EXCERPT TO READ »
────
A Sermon for the Fourth Sunday of Easter
April 22, 2018
(Acts 4.5-12; Psalm 23; 1 John 3.16-24; John 10.11-18)
Psalm 23 is surely one of the best known and loved of all David’s poems. How many of us know by heart these most memorable of words: ‘The LORD is my shepherd; I shall not want.’ It is a beautiful image arising, no doubt, out of the imagination and prayers of this young man who would rise from leading his father’s sheep to leading Israel. The shepherd of sheep becomes the shepherd of his nation.
Yet this poem is not about David. It is about the LORD. David makes his claims on behalf of God in this song. Under his shepherd, David ‘wants’ for nothing. The ‘green pastures’ and ‘still waters’ God leads him to are a source of rest and restoration. Even the valley of death, so well known to this warrior, is a place free from fear. How? The ‘rod’, ‘staff’, and presence of God are his comfort. Even when multiple enemies surround, David can celebrate the anointing and abundant generosity of God. ‘Surely goodness and mercy shall follow me all the days of my life’ (Psalm 23:6).
His is a poem of complete trust.
Our gospel reading sees Jesus take up this very image of the shepherd as his own: ‘I am the good shepherd’. It is one of a number of ‘I am’ statements in the Gospel of John. Each of these echo the self revelation of God to Moses at the burning bush. There the one whose people are Egypt’s slaves is revealed as the ‘I am’.
In a culture where identity is found in the listing of ancestors this title is revealing. There is no reference to another. This one simply is. It should recall to the reader’s memory the first words of this unique gospel: ‘In the beginning was the Word, and the Word was with God, and the Word was God’ (John 1:1). Here is a not-so-veiled claim to deity.
────
Page-level text extractions:
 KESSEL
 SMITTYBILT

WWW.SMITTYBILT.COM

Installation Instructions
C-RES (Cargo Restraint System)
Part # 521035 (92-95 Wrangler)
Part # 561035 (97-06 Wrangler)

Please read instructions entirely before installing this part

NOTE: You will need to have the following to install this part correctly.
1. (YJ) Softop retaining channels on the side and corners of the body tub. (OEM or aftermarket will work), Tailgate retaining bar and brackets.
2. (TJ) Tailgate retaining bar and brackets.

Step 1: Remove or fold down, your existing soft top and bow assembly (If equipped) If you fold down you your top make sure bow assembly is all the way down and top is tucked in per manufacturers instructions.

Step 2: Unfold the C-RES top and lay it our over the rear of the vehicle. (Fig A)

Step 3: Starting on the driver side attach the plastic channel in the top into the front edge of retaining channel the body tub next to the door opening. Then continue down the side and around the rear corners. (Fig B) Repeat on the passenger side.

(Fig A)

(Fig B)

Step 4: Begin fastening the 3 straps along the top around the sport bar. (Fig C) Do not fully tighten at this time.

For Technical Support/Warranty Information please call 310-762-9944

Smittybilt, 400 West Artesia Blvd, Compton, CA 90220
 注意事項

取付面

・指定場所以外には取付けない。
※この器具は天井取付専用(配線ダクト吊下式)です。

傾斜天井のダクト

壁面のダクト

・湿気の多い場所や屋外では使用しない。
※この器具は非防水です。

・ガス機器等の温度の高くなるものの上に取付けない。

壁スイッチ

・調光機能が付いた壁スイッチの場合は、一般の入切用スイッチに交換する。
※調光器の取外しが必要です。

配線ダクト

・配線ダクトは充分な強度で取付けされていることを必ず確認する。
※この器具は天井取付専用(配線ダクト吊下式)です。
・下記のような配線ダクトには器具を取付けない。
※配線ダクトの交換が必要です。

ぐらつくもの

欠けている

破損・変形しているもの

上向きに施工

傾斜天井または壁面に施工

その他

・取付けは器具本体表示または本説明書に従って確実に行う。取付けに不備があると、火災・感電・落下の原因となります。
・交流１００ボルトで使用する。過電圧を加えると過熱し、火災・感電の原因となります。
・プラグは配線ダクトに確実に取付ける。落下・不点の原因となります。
────
EXERCISE REQUIREMENTS »
(1) Give the sermon's words again, starting at "His is a poem" and ending at "claim to deity.".
(2) Summarize the sermon in two sentences.
(3) Based on the sermon, answer yes or no to each statement, quoting the words that decide it: (a) Psalm 23 is about David himself. (b) "I am the good shepherd" is one of several "I am" statements in the Gospel of John. (c) For David, the valley of death is a place of fear.
The rows play no part in this.

ANSWERS TO EACH TASK »
(1)
His is a poem of complete trust.
Our gospel reading sees Jesus take up this very image of the shepherd as his own: ‘I am the good shepherd’. It is one of a number of ‘I am’ statements in the Gospel of John. Each of these echo the self revelation of God to Moses at the burning bush. There the one whose people are Egypt’s slaves is revealed as the ‘I am’.
In a culture where identity is found in the listing of ancestors this title is revealing. There is no reference to another. This one simply is. It should recall to the reader’s memory the first words of this unique gospel: ‘In the beginning was the Word, and the Word was with God, and the Word was God’ (John 1:1). Here is a not-so-veiled claim to deity.

(2) Psalm 23 is about the LORD rather than David, and it is a poem of complete trust in God, who gives rest and restoration and takes away fear even in the valley of death. In John's Gospel, Jesus takes this shepherd image as his own with "I am the good shepherd," an "I am" statement that echoes God's self-revelation to Moses at the burning bush and amounts to a claim to deity.

(3)
(a) No: "Yet this poem is not about David. It is about the LORD."
(b) Yes: "It is one of a number of ‘I am’ statements in the Gospel of John."
(c) No: "Even the valley of death, so well known to this warrior, is a place free from fear."